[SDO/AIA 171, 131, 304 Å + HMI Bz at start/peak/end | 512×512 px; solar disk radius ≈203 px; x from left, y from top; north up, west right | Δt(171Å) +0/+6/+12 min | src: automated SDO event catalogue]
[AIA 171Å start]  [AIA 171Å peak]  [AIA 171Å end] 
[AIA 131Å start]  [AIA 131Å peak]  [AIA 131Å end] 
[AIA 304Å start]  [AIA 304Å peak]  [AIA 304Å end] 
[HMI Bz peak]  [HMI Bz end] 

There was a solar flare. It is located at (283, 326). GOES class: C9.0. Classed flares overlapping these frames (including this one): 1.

+--

→ **PROBLEM**
Up to and including the last line of the material, reproduce every line exactly, beginning with the one that contains "[AIA 131Å start]" and adding nothing else.

→ **RESULT BELOW**
[AIA 131Å start]  [AIA 131Å peak]  [AIA 131Å end] 
[AIA 304Å start]  [AIA 304Å peak]  [AIA 304Å end] 
[HMI Bz peak]  [HMI Bz end] 

There was a solar flare. It is located at (283, 326). GOES class: C9.0. Classed flares overlapping these frames (including this one): 1.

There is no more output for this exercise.